Porto San Pancrazio

An ancient village on the left side of the Adige River, Porto San Pancrazio’s development is linked to the events of the river. It has always governed the life and moods of the people of the Porto, ever since the first inhabitants lived off its resources (fishing, sand, gravel, motive power for the mills).
As its name indicates, the “Porto” was the docking and ferry point to the opposite shore, where a sort of steel wire raft connected the Porto to the Saltuclo area.

During the 19th century the village underwent profound transformations with the construction of the cemetery, the Milan-Venice railway line and the Porta Vescovo station.

Before the last war, Porto San Pancrazio looked like a farming community all stretched out on the edge of the moraine overlooking the Adige between rows of mulberry trees, peach trees and willows. People strolled along its shores during the day, in the sun, or in the evening when the moon shone. You could feel the coolness on summer evenings, the fearful overflow of its waters in floods. Hunters and fishermen came and went in constant activity, attentive to the steps of migratory birds and the colour of the water.

A hundred or so houses, homes of fishermen, hunters, sandmen and small craftsmen, a little over a thousand inhabitants, eight streets dedicated, except for two, to half a dozen free thinkers in the odour of heresy: Giordano Bruno, Tommaso Campanella, Girolamo Savonarola, Galileo Galilei, Arnaldo da Brescia, Paolo Sarpi. An obvious legacy of the barricaded anticlericalism, but also a little romantic, that pervaded the socialist town councils at the turn of the century.
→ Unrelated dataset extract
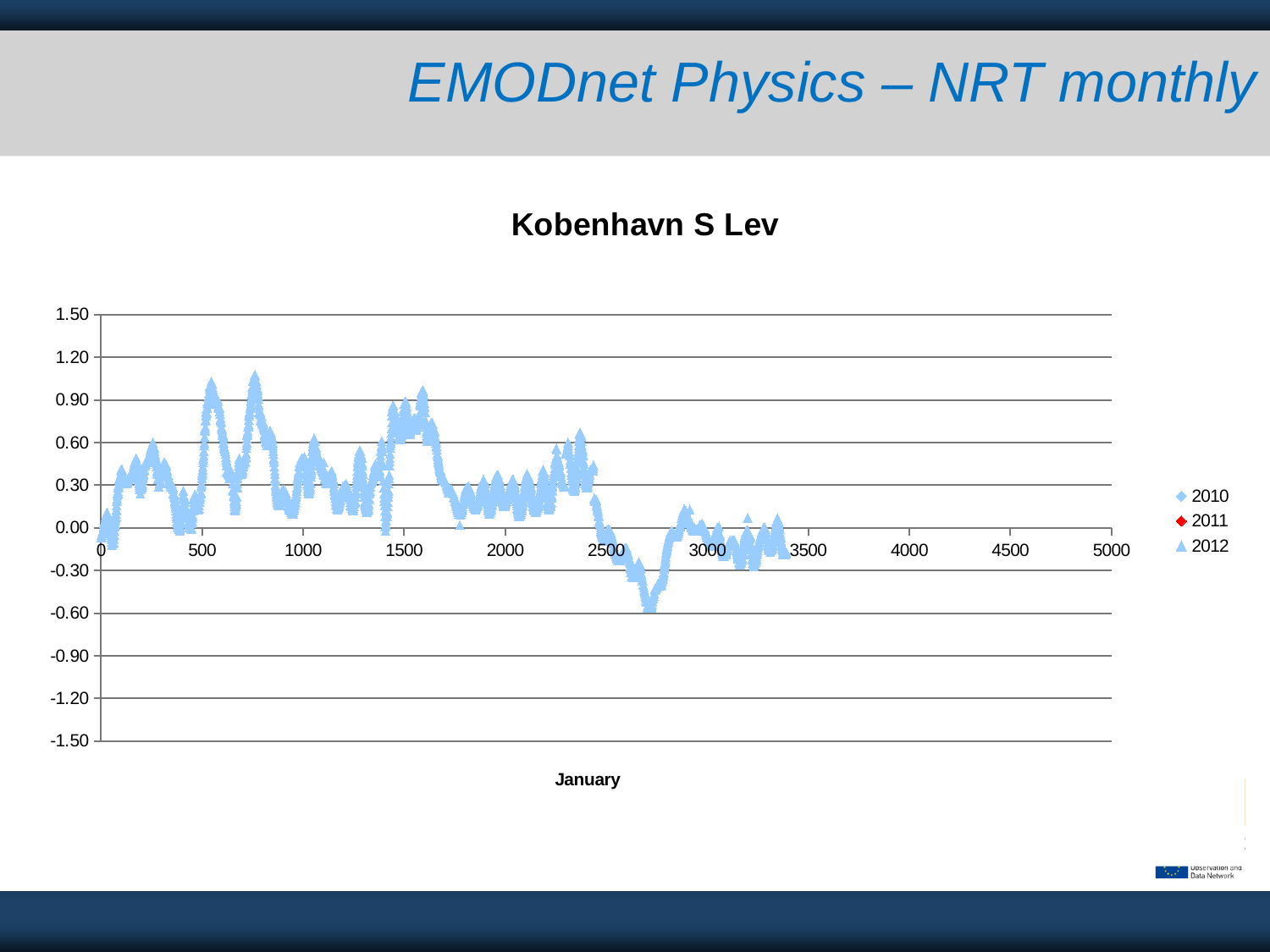
What is the maximum value shown on the chart's x axis? 5000 Is the lowest plotted value in the chart greater or less than -0.30? less Is the lowest plotted value in the chart greater or less than -0.90? greater Is the highest plotted value in the chart greater or less than 0.90? greater Which series are listed in the chart's legend? 2010, 2011, 2012 What kind of chart is shown on the slide? scatter chart Do the plotted values generally rise or fall from the left of the x axis to the right? fall What is the maximum value shown on the chart's y axis? 1.50 How many series does the chart's legend list? 3 What is the title of the chart? Kobenhavn S Lev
During the last war, the village was heavily bombed, and from the 1950s onwards it underwent reconstruction and subsequent development.

( “28 marzo 1944, Il Porto quel giorno”, Verona City Council, District 7, 1984; “Porto San Pancrazio, Storia di una comunità”, Cirillo Boscagin)

Buso del Gato

An unexpected secret place, known only to locals, the “Buso del Gato” is an underground walkway built by the Austrians under the railway in 1849 to connect the Porto San Pancrazio district to the Porta Vescovo station.

Adige South Park - Giarol Grande educational farm

A protected natural area of local interest that covers an area of over one million square metres on which a lowland forest has been created, a woodland that represents the typical forest formation of the lowland areas of the past. A beautiful cycle-pedestrian path that runs along the bend in the river allows you to reach Zevio, passing through the beautiful park and the Villa dei Buri.

Parco all'Adige, Villa Buri

An enchanting natural environment, the Adige Park represents an indispensable green lung near the city centre. It is crossed by the beautiful “Risorgive cycle-pedestrian path” which runs along the bend in the river and allows you to reach Borghetto di Valeggio sul Mincio, passing Villa Buri and its park, along a route of about 35 kilometres.

Lazzaretto (1549, Sanmicheli)

Its small Escurial structure tells of plagues and invasions. The only remedy for the terrible scourge of the plague was to isolate the plague victims. The small islands in the middle of the Adige River were very useful for this purpose, where plague survivors spent their quarantine time in order to ascertain whether they had fully recovered.

Lazzaretto, Verona

In the absence of such small islands, the plague victims were often gathered along the banks of the Adige, far from the town, which had to be reached by boat in order to avoid passing through the streets. This was probably the origin of the Lazzaretto, built towards the middle of the 16th century to provide plague victims with a decent environment.

Although historians are uncertain about the Lazzaretto’s authorship, almost everyone agrees in attributing the design of the central temple, which is the only thing left of the large complex, to Sanmicheli.